Affective computing, proposed by Picard in 1997, aims to endow computational systems with the ability to recognize, interpret, and respond to human emotions. Early studies relied primarily on behavioral cues such as facial expressions and voice tone for modelling affective states.
Affective computing has entered a new phase—wearable devices are capable of continuously acquiring multimodal physiological signals from multiple sensor channels that differ in terms of sampling frequency, physiological origin, and signal characteristics.
In a new review published in Intelligent Sports and Health, a duo of researchers from the Department of Psychological and Cognitive Sciences at Tsinghua University reported the current landscape in data processing flow, multimodal fusion strategy, and model architecture. They also summarized the development status and challenges of deep learning methods in the field of affective computing.
"Both public datasets and self-collected data play important roles in affective computing studies," shares co-author Dan Zhang. "They show high consistency in terms of modality, device, signal length, number of subjects, and label acquisition. For example, they both make extensive use of common physiological modalities such as EDA and HR and rely mainly on commercially available wearable devices (e.g., Empatica E4) for their measurements."

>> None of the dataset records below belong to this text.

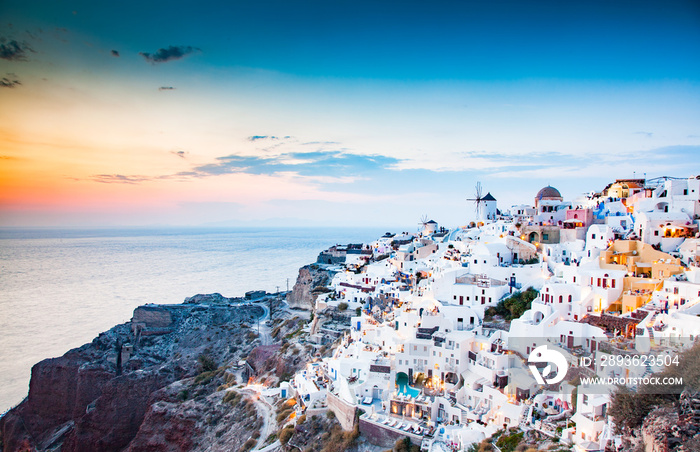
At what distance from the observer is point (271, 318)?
4844 centimetres

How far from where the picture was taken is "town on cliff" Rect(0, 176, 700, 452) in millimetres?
15484

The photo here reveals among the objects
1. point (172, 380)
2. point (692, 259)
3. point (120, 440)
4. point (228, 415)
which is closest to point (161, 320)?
→ point (172, 380)

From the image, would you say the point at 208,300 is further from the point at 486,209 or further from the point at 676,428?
the point at 676,428

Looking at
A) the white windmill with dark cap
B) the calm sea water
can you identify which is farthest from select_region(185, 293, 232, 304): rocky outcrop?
the white windmill with dark cap

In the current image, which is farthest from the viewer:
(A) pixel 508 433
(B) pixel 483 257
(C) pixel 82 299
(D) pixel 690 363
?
(C) pixel 82 299

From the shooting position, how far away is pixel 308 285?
160 feet

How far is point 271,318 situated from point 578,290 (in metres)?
34.8

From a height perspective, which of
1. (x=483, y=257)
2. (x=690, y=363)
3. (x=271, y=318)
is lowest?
(x=271, y=318)

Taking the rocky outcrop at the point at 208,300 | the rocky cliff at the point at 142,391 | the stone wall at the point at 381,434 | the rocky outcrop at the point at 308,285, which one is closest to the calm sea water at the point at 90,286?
the rocky cliff at the point at 142,391

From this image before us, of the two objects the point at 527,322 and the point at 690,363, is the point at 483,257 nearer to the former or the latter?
the point at 527,322

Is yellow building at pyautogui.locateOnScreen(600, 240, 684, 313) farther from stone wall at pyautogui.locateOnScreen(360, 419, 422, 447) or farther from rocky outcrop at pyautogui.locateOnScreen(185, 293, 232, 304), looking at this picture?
rocky outcrop at pyautogui.locateOnScreen(185, 293, 232, 304)

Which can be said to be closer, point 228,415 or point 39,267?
point 228,415

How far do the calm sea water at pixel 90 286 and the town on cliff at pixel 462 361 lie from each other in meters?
16.3
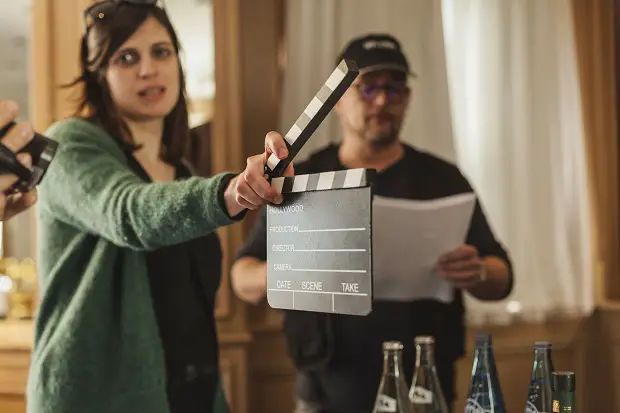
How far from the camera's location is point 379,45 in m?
1.54

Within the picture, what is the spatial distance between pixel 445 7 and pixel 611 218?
0.67 m

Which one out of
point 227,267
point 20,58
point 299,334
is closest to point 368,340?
point 299,334

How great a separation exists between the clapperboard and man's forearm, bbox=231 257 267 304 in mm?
793

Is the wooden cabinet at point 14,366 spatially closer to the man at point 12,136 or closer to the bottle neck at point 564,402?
the man at point 12,136

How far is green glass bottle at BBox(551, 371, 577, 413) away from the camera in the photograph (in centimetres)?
87

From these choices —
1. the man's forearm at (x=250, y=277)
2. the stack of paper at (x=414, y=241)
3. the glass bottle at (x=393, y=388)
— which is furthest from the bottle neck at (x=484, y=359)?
the man's forearm at (x=250, y=277)

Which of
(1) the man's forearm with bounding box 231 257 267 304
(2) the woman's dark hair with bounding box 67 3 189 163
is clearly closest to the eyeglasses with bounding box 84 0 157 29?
(2) the woman's dark hair with bounding box 67 3 189 163

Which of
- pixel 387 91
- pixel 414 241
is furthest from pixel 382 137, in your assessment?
pixel 414 241

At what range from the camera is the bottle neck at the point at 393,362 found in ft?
3.46

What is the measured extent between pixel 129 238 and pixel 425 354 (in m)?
0.53

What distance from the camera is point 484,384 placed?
39.3 inches

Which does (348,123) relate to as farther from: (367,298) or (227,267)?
(367,298)

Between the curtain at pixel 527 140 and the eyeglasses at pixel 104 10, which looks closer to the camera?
the eyeglasses at pixel 104 10

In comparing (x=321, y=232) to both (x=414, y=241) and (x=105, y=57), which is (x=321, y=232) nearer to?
(x=105, y=57)
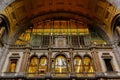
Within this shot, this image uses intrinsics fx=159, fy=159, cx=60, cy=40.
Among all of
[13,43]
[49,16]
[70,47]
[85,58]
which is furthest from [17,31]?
[85,58]

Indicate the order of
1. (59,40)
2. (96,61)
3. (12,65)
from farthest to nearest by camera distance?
(59,40) < (12,65) < (96,61)

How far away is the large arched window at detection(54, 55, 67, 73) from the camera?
18772mm

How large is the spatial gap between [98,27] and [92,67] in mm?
8024

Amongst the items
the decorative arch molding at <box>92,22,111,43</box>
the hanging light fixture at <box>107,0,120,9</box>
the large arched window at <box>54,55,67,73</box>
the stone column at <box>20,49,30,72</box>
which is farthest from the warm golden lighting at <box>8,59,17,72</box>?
the hanging light fixture at <box>107,0,120,9</box>

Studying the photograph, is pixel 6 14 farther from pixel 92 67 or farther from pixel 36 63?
pixel 92 67

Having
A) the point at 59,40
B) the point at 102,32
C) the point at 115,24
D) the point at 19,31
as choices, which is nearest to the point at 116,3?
the point at 115,24

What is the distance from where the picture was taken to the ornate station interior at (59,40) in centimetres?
1842

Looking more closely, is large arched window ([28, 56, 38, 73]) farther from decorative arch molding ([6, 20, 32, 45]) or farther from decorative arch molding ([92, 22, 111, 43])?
decorative arch molding ([92, 22, 111, 43])

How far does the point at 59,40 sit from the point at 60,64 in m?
4.31

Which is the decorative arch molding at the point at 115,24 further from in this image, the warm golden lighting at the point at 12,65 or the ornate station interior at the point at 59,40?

Notably, most of the labels are acquired by self-assessment tools (e.g., SAM scales), and the number of subjects is generally on the scale of tens of people.
"Some of the self-collected data incorporate sports-related scenarios, such as walking simulations, which record multimodal signals (including EDA, ACC, HR, etc.) to capture affective changes in individuals during physical activity," adds Zhang. "These types of data hold potential value for applications in the sports field, such as monitoring emotional fatigue during training or assessing athletes' emotional regulation capabilities under competitive pressure."
Further, multimodal fusion in affective computing can be implemented at different stages of the modelling pipeline, including feature-level, model-level, and decision-level fusion. "Feature-level fusion provides a simple and easy-to-operate mechanism, model-level fusion can capture cross-modal interactions within the network structure, and decision-level fusion allows for independent processing of each modality," syas co-author Fang Li. "The selection of fusion strategies typically depends on the temporal characteristics, complementarity, and reliability of the involved modalities, as well as the complexity of the classification task."
The authors noted that deep learning methods can extract and model feature representations of input data. Such models include CNNs for extracting local features, LSTM for capturing temporal dependencies, and transformers for addressing temporal dependencies over long distances through a self-attention mechanism.